* **Exercise details**
Retype every record below exactly as it is written.

* **Data section**
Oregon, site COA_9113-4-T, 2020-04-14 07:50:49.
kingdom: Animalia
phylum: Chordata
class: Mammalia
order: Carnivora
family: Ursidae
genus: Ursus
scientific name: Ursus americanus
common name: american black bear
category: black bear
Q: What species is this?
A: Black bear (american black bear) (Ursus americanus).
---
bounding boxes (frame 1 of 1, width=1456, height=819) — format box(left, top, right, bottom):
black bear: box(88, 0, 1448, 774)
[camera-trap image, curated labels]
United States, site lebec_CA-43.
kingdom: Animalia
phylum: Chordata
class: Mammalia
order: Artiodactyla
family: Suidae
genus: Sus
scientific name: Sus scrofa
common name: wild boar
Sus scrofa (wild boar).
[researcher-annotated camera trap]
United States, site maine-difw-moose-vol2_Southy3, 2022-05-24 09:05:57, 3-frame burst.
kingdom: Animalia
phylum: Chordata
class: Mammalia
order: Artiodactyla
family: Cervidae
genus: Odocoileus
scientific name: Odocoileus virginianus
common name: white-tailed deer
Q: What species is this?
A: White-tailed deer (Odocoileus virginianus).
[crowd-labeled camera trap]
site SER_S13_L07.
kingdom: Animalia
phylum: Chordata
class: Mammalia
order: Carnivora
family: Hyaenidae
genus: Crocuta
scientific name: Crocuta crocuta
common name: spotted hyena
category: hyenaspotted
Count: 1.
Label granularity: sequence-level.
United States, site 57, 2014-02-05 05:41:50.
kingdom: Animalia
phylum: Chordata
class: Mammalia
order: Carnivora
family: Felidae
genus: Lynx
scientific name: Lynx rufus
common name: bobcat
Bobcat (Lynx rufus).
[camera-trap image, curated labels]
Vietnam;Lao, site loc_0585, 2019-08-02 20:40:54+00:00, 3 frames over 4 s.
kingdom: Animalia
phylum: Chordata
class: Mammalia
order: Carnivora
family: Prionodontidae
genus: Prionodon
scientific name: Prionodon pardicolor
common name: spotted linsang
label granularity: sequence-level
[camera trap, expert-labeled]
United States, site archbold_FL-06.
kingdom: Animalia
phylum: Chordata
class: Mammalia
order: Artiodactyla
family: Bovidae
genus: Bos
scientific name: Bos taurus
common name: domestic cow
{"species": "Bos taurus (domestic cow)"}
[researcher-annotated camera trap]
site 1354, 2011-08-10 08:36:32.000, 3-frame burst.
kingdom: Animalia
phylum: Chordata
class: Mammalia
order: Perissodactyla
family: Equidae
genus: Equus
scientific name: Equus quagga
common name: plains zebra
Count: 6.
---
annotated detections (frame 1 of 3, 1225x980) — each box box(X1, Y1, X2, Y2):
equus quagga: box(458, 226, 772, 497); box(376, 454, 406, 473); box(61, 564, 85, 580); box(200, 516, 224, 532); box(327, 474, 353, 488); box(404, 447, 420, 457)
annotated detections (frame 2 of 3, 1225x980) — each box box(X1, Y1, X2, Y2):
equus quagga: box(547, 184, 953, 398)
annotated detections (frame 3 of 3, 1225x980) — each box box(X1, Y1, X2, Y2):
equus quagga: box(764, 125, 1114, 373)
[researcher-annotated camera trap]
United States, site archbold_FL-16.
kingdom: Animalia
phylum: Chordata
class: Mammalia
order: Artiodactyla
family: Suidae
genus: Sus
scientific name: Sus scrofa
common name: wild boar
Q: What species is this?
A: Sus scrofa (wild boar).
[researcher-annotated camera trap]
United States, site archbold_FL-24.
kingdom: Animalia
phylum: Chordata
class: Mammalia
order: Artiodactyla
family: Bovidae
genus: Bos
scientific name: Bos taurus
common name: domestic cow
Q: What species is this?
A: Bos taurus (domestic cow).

* **Task output**
Oregon, site COA_9113-4-T, 2020-04-14 07:50:49.
kingdom: Animalia
phylum: Chordata
class: Mammalia
order: Carnivora
family: Ursidae
genus: Ursus
scientific name: Ursus americanus
common name: american black bear
category: black bear
Q: What species is this?
A: Black bear (american black bear) (Ursus americanus).
---
bounding boxes (frame 1 of 1, width=1456, height=819) — format box(left, top, right, bottom):
black bear: box(88, 0, 1448, 774)
[camera-trap image, curated labels]
United States, site lebec_CA-43.
kingdom: Animalia
phylum: Chordata
class: Mammalia
order: Artiodactyla
family: Suidae
genus: Sus
scientific name: Sus scrofa
common name: wild boar
Sus scrofa (wild boar).
[researcher-annotated camera trap]
United States, site maine-difw-moose-vol2_Southy3, 2022-05-24 09:05:57, 3-frame burst.
kingdom: Animalia
phylum: Chordata
class: Mammalia
order: Artiodactyla
family: Cervidae
genus: Odocoileus
scientific name: Odocoileus virginianus
common name: white-tailed deer
Q: What species is this?
A: White-tailed deer (Odocoileus virginianus).
[crowd-labeled camera trap]
site SER_S13_L07.
kingdom: Animalia
phylum: Chordata
class: Mammalia
order: Carnivora
family: Hyaenidae
genus: Crocuta
scientific name: Crocuta crocuta
common name: spotted hyena
category: hyenaspotted
Count: 1.
Label granularity: sequence-level.
United States, site 57, 2014-02-05 05:41:50.
kingdom: Animalia
phylum: Chordata
class: Mammalia
order: Carnivora
family: Felidae
genus: Lynx
scientific name: Lynx rufus
common name: bobcat
Bobcat (Lynx rufus).
[camera-trap image, curated labels]
Vietnam;Lao, site loc_0585, 2019-08-02 20:40:54+00:00, 3 frames over 4 s.
kingdom: Animalia
phylum: Chordata
class: Mammalia
order: Carnivora
family: Prionodontidae
genus: Prionodon
scientific name: Prionodon pardicolor
common name: spotted linsang
label granularity: sequence-level
[camera trap, expert-labeled]
United States, site archbold_FL-06.
kingdom: Animalia
phylum: Chordata
class: Mammalia
order: Artiodactyla
family: Bovidae
genus: Bos
scientific name: Bos taurus
common name: domestic cow
{"species": "Bos taurus (domestic cow)"}
[researcher-annotated camera trap]
site 1354, 2011-08-10 08:36:32.000, 3-frame burst.
kingdom: Animalia
phylum: Chordata
class: Mammalia
order: Perissodactyla
family: Equidae
genus: Equus
scientific name: Equus quagga
common name: plains zebra
Count: 6.
---
annotated detections (frame 1 of 3, 1225x980) — each box box(X1, Y1, X2, Y2):
equus quagga: box(458, 226, 772, 497); box(376, 454, 406, 473); box(61, 564, 85, 580); box(200, 516, 224, 532); box(327, 474, 353, 488); box(404, 447, 420, 457)
annotated detections (frame 2 of 3, 1225x980) — each box box(X1, Y1, X2, Y2):
equus quagga: box(547, 184, 953, 398)
annotated detections (frame 3 of 3, 1225x980) — each box box(X1, Y1, X2, Y2):
equus quagga: box(764, 125, 1114, 373)
[researcher-annotated camera trap]
United States, site archbold_FL-16.
kingdom: Animalia
phylum: Chordata
class: Mammalia
order: Artiodactyla
family: Suidae
genus: Sus
scientific name: Sus scrofa
common name: wild boar
Q: What species is this?
A: Sus scrofa (wild boar).
[researcher-annotated camera trap]
United States, site archbold_FL-24.
kingdom: Animalia
phylum: Chordata
class: Mammalia
order: Artiodactyla
family: Bovidae
genus: Bos
scientific name: Bos taurus
common name: domestic cow
Q: What species is this?
A: Bos taurus (domestic cow).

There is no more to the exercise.